Семьдесят человек выходят на поверхность после экскурсии в Европейский центр ядерных исследований — и вокруг них прекращается время. Точно неизвестно, отчего именно их полудохлыми рыбами выкинуло на берег океана безвременья, в котором без видимых страданий пребывают остальные — в том числе их дети, жены, мужья, друзья. Мир остановился. Солнце застыло. Умерли циферблаты.

Пять лет семьдесят человек живут, как любое общество. Все пути и заблуждения человеческой истории в модели мира масштаба 1:86 000 000. Все теории развития государства воплощаются за пятилетку. Если соблюдать простые правила, семьдесят «зомби» могут ни в чем себе не отказывать. Сносный быт, секс с кем угодно без малейшего риска получить от ворот поворот, куча денег, которые низачем не нужны. Люди очутились в идеальных условиях — на острове Утопия, в Городе Солнца образца XXI века. Пересматриваются законы бытия — от физики до культуры и морали. Проходит два года, и противопехотные мины становятся насущнее часов — единственного хлипкого якоря, погруженного в реальное время, которого нет. Случившееся чересчур странно — поэтому все, что до сей поры было известно о мире, вполне можно отменить.

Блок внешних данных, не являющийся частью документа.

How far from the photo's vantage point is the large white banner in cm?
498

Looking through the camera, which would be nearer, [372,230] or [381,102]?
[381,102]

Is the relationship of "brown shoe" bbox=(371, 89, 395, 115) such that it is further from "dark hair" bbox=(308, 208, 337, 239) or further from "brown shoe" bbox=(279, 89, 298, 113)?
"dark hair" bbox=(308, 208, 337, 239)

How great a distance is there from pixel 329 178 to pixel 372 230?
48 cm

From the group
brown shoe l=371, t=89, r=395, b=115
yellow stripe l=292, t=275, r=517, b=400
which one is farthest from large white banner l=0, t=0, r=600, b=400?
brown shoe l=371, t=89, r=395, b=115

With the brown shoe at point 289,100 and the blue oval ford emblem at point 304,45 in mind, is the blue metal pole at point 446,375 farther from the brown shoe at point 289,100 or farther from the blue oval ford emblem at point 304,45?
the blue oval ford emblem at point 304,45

Что будет, если человечество просто выключить? Что случится, если однажды выйдешь на улицу — а там ничего не происходит? Каково это — остаться живым человеком в развитой, современной, прогрессивной, дружелюбной, но окаменевшей Европе, трехмерной фигурой на плоском фотоснимке. Простейшая модель, элементарнейшее допущение — и из них вырастает мир поразительной глубины, изобретательности и степени детализации. Текст логичный и головокружительный, как теория относительности, и элегантный, как проза Набокова, чьим учеником считает себя Лер.

2005 год, Международный год физики, был в Германии объявлен также годом Альберта Эйнштейна. Совпали две круглые даты: 50 лет со дня смерти ученого и 100 лет — с открытия им теории относительности, после которой наука изменилась навсегда.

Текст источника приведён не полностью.